“All the kids kept trying to grab for the gold ring, and so was old Phoebe, and I was sort of afraid she’d fall off the goddam horse, but I didn’t say anything or do anything. The thing with kids is, if they want to grab for the gold ring, you have to let them do it, and not say anything. If they fall off, they fall off, but it’s bad if you say anything to them.”
J.D. Salinger, The Catcher in the Rye
Normally I would bring you Happy Friday on the last day of the working week, but today I’d like to pay tribute to J.D. Salinger who died on Wednesday.
Here is what the New York Times had to say:
“Mr. Salinger’s literary reputation rests on a slender but enormously influential body of published work: the novel “The Catcher in the Rye,” the collection “Nine Stories” and two compilations, each with two long stories about the fictional Glass family: “Franny and Zooey” and “Raise High the Roof Beam, Carpenters and Seymour: An Introduction.”

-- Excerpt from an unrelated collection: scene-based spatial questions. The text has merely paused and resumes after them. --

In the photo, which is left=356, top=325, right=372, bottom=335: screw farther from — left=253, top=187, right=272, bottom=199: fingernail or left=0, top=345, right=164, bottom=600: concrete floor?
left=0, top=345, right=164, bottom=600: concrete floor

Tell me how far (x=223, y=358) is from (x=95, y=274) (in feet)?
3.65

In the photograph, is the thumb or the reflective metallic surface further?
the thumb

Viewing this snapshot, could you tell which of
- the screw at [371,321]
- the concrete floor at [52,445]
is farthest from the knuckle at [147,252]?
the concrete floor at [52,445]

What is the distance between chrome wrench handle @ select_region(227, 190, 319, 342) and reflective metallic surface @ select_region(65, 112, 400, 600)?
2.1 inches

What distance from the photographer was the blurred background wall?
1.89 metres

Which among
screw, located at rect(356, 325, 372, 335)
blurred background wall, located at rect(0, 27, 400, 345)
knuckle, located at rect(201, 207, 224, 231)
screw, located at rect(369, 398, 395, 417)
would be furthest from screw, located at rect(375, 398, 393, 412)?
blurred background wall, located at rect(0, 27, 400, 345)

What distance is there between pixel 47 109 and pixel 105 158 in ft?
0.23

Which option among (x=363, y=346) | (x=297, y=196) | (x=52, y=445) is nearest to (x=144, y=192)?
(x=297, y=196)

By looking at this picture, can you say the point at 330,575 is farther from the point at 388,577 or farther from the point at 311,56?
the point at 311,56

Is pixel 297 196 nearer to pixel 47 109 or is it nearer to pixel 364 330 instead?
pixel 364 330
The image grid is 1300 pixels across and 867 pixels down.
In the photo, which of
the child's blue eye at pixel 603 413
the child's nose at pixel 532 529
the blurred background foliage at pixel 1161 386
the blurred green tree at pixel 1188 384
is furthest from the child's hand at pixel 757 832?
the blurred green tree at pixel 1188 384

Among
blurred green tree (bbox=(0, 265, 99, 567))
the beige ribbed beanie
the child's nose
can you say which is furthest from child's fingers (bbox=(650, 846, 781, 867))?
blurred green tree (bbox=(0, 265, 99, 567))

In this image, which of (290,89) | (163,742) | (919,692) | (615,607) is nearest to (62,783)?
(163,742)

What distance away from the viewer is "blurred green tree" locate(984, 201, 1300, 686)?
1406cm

“Catcher” was published in 1951, and its very first sentence, distantly echoing Mark Twain, struck a brash new note in American literature: “If you really want to hear about it, the first thing you’ll probably want to know is where I was born and what my lousy childhood was like, and how my parents were occupied and all before they had me, and all that David Copperfield kind of crap, but I don’t feel like going into it, if you want to know the truth.”
I don’t pretend to be a literary expert, but I love reading and books. I am named after Phoebe Caulfied, Holden’s younger sister and the book has had a long lasting influence on my life.
R.I.P, J.D. Salinger.
‘It was that kind of a crazy afternoon, terrifically cold, and no sun out or anything, and you felt like you were disappearing every time you crossed a road.’